### Brief
With the pictures left aside, write out exactly the lines of the listing below from the line with "Produktbild reisenthel Carrybag XS" to the line with "Paula online show from December 16, 6:51 am", both included, and only those.

### Records supplied
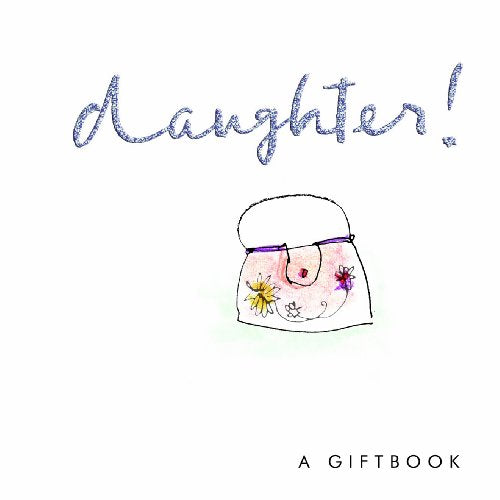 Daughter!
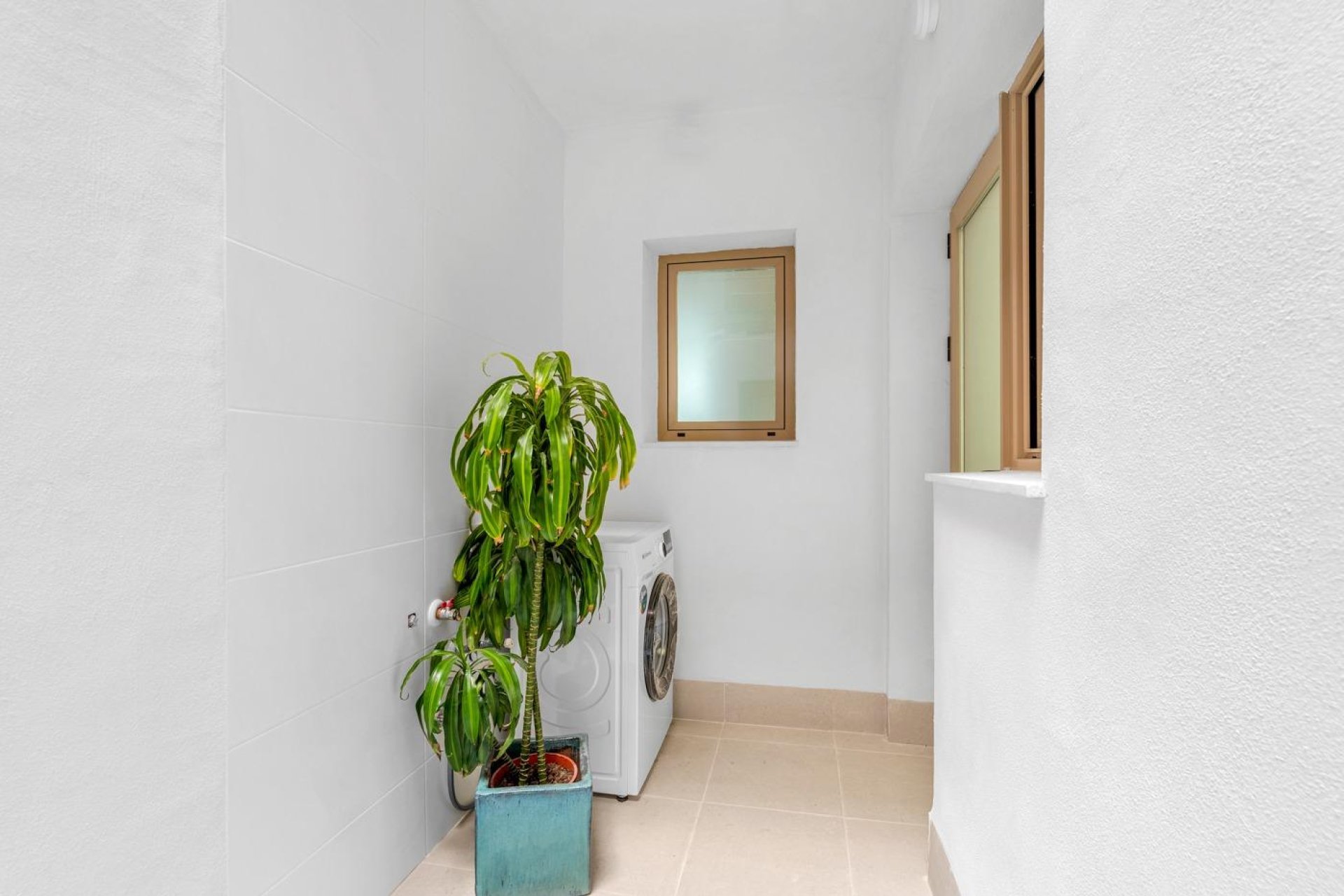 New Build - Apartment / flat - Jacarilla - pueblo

* * *

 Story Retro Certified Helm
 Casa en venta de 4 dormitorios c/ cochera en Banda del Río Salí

--

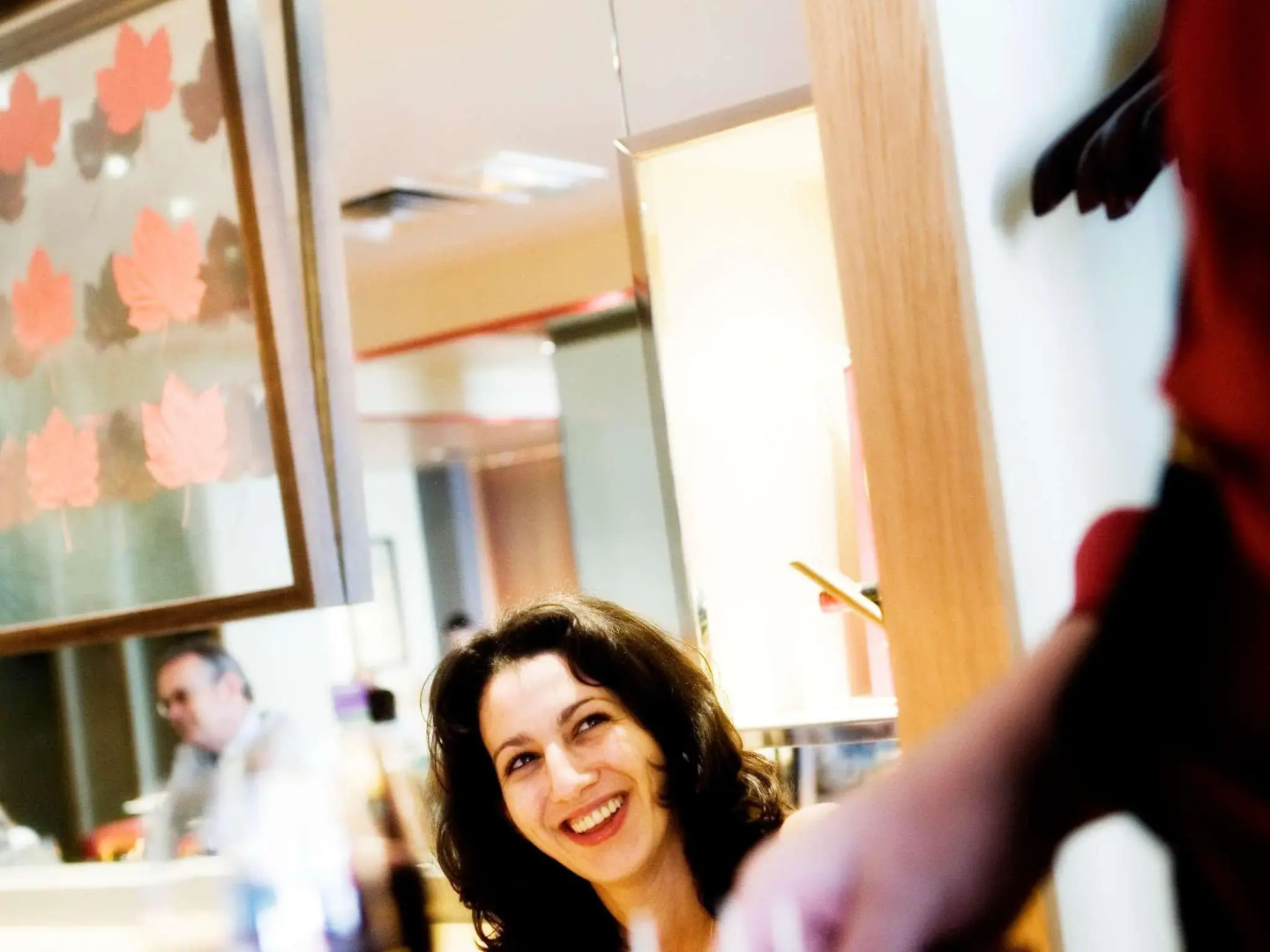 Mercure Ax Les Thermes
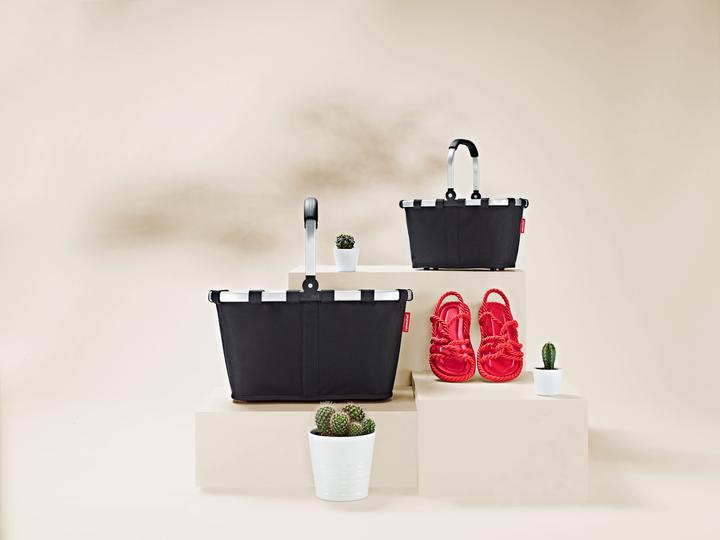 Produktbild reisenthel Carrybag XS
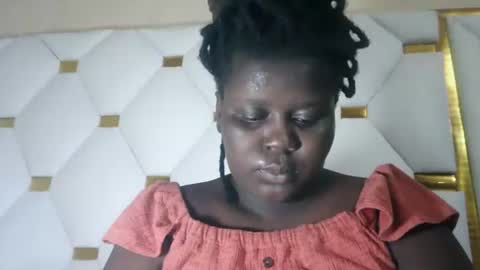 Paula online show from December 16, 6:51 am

### Task response
 Produktbild reisenthel Carrybag XS
 Paula online show from December 16, 6:51 am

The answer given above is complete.